Le «Passionstheater»
Gérée par la municipalité, la Passion est l’affaire de tout le village de 5’000 habitants. Cinq fois par semaine, 1’700 acteurs, chanteurs, musiciens et techniciens s’activent dans le Passionstheater semi-couvert. Et le public répond: 450’000 personnes sont attendues cette année, en provenance d’Allemagne, des Etats-Unis (50% des spectateurs), de Suisse, d’Australie, d’Afrique du sud…

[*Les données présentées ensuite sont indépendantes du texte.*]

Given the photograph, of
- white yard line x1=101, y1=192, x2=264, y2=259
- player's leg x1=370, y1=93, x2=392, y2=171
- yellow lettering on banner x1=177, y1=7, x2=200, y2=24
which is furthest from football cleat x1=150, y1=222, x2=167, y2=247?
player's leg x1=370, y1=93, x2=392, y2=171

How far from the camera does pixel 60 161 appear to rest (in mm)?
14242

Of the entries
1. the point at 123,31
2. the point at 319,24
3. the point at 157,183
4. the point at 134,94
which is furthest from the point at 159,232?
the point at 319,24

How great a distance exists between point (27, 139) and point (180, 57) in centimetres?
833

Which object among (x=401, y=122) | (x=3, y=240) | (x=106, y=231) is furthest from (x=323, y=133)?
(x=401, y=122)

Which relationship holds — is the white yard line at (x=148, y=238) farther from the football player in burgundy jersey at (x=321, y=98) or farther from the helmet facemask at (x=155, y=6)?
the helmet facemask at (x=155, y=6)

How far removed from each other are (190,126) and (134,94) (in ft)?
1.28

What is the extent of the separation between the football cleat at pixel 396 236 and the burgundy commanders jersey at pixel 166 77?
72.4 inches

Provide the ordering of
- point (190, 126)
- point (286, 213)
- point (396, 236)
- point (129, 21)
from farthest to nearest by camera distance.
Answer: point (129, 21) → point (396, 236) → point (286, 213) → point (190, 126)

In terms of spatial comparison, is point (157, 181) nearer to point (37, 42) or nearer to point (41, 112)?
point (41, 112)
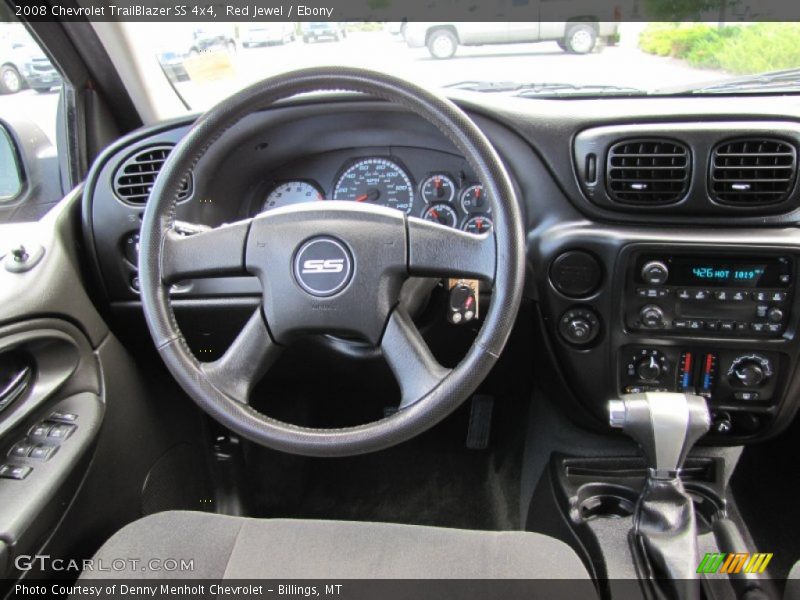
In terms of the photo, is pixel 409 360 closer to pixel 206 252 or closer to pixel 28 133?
pixel 206 252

«Notre village vit avec, pour et à travers la Passion», confesse Christian Stückl, metteur en scène et auteur du texte. Le bouillant régisseur, 61 ans, directeur du Volkstheater de Munich, en est déjà à sa quatrième édition: «La Passion a aussi un rôle économique, nous en vivons. Et des relations humaines se créent ainsi: c’est un stimulant pour nous».
«Grüss Gott»
Le jour de la représentation, vers 14 heures, les villageois convergent vers le théâtre à pied, à bicyclette, en voiture. Des barbus et des dames de tous âges, des blondinets pressés, des musiciens, instrument sur l’épaule. Sourires, «Grüss Gott», l’aventure s’installe.
Les spectateurs, environ 4’000 personnes, guettent les premières notes de la fosse d’orchestre. A 14h30 débute le prologue chanté par 65 choristes, vêtus à l’ancienne. Ils rappellent le vœu de 1633. Et déjà apparaît Jésus sur son âne, accompagné des hosannah de la foule. Les grands prêtres fulminent, le prennent à partie. La dramaturgie est en place.
«Ecoute Israël»
Les actions s’enchaînent: l’onction de Béthanie, les marchands chassés du Temple, la Cène, etc. Des personnages émergent, à travers les vifs dialogues taillés par Christian Stückl: Judas, le grand prêtre Caïphe, Joseph d’Arimathie… L’accusation fourbit ses armes. «Jésus est du côté des réfugiés, des pauvres et des veuves. Je me suis inspiré de l’Evangile de Jean, bien sûr, et de celui de Matthieu», indique le metteur en scène.
En vrai juif, le Christ d’Oberammergau porte la kippa et prie le Shma Israël («Ecoute Israël»). A 17h, fin de la première partie. Jésus a été arrêté. Le public s’égaie dans le coquet village, entre boutiques et restaurants. Reprise à 20 heures.
Judas, déchiré
A 20 heures, la seconde partie s’engage avec intensité. Avec, comme précédemment, des scènes de l’Ancien Testament: Daniel dans la fosse aux lions, Moïse et la Mer rouge, etc. Des «tableaux vivants», introduits par les choristes, qui renforcent la gravité de l’histoire.
Pilate, look «d’officier nazi» – selon les critiques – , se heurte à Caïphe, virulent accusateur. Jésus, frappé et fouetté, se retrouve seul face à la meute vociférant. Judas, lui, déchiré, se pend spectaculairement. La scène multiplie entrées et sorties, entre moments intimistes et mouvements de foule. Jusqu’à la crucifixion et le «Tout est accompli».
La résurrection est alors sobrement évoquée. Devant le tombeau vide, Marie et Marie-Madeleine réalisent la portée de l’événement pascal. Le chœur revient dans un poignant Alleluia final. La scène se vide. Le public goûte, silencieux.